Dieses Gesetz entstand aus der Überzeugung, dass Eisenbahnen für den Start und die wirtschaftliche Entwicklung eines Landes grundlegend seien. Es musste schnell eine Entscheidung getroffen werden: Entweder Eisenbahnen bauen oder zuerst eine industrielle Infrastruktur schaffen, was den Prozess verlangsamt hätte. Man entschied sich für die schnellere Option.
Die Lizenzen wurden vom Staat durch Auktionen vergeben, wobei Kosten subventioniert, Garantien bei Verlusten übernommen und zollfreier Materialimport ermöglicht wurde.

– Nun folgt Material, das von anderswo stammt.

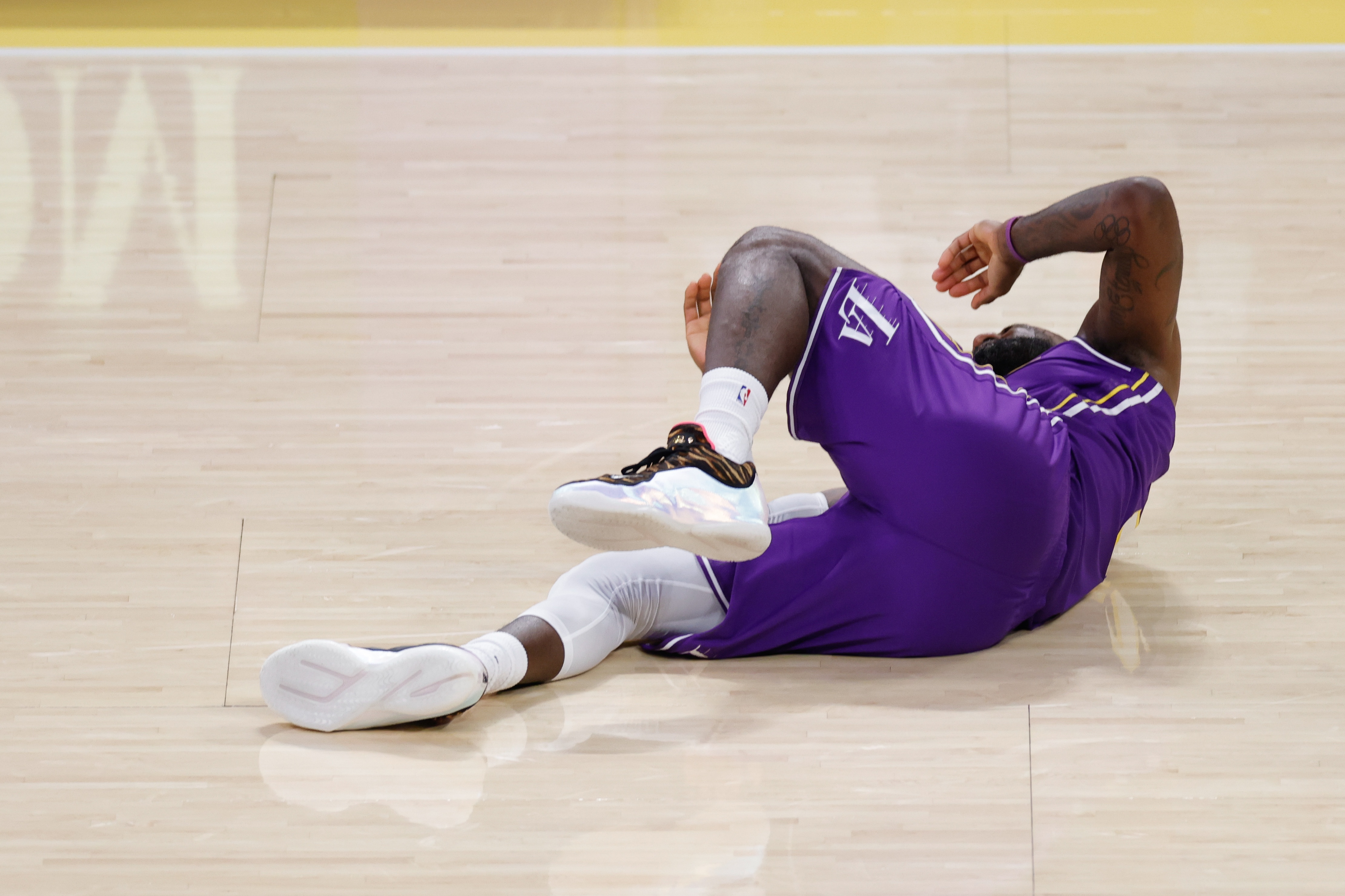 爱游戏官方网站-杰弗森：詹姆斯的假摔是最搞笑的 因为实在太假了 根本不懂怎么摔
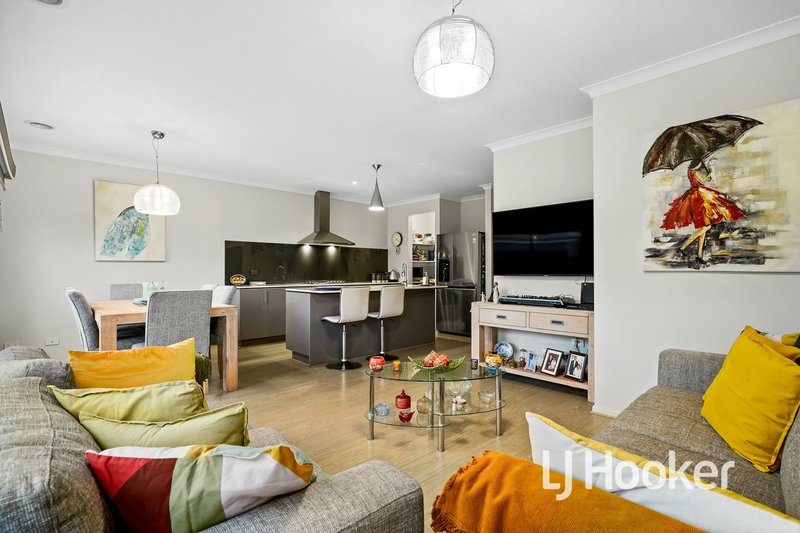 Photo - 20 Canmore Street, Cranbourne East VIC 3977 - Image 9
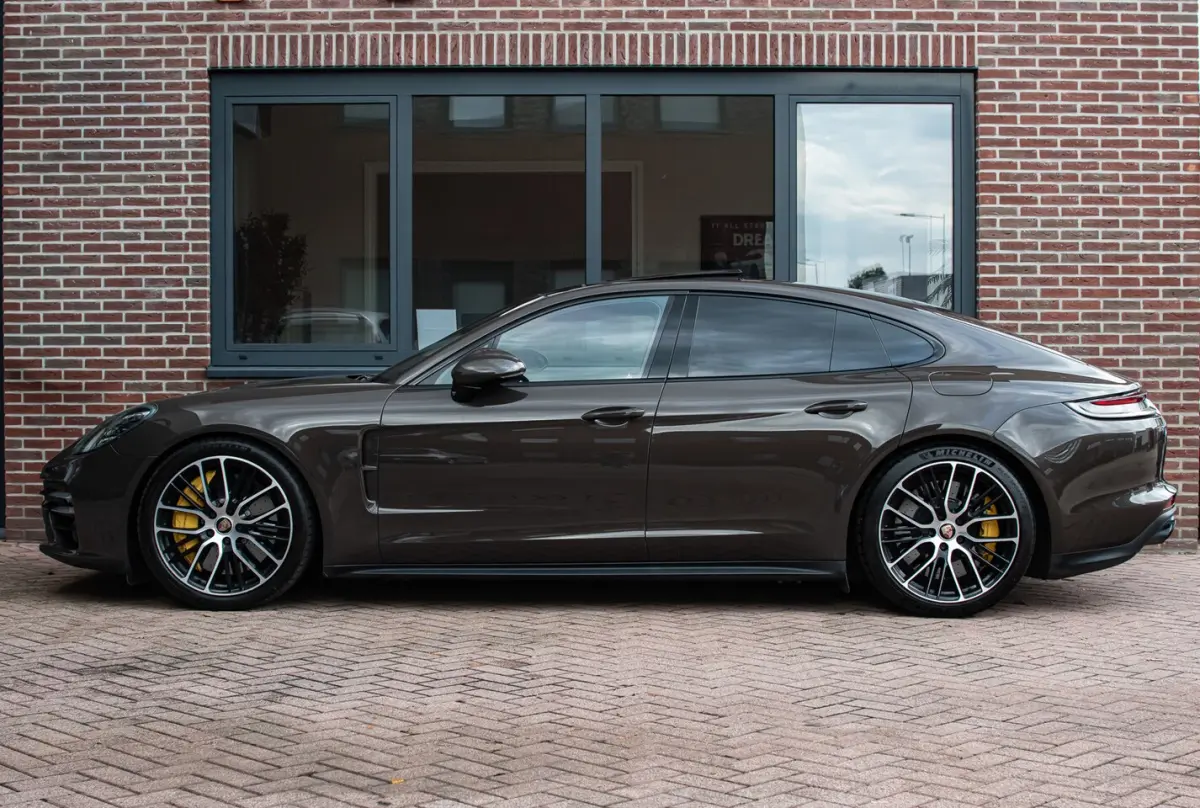 4.0 Turbo S E-Hybrid 700PK|Keramisch|Burmester|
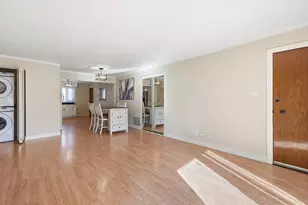 9510 S 86th Ave, Hickory Hills, IL 60457 - Photo 6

Als Folge dieses Gesetzes entstand das Gesetz über Kreditgesellschaften. Dies waren Finanzinstitute mit Kapital, denen jedoch die Erlaubnis zur Ausgabe von Banknoten fehlte. Ihre Hauptaufgabe war die Investition in Unternehmen, konzentrierten sich aber auf den Schienenbau. Das Kapital stammte hauptsächlich aus Frankreich (Crédit Mobilier Español = Banesto).
Die Sociedades de Crédito (Kreditgesellschaften) waren ein anderes Modell von Finanzinstituten, denen die Ausgabe von Zahlungsmitteln erlaubt war, da sie das Wirtschaftswachstum nach dem Eisenbahnbau ankurbeln sollten, was wiederum die Geldmenge und den Handel steigern würde (z. B. Bank von Santander und Bilbao).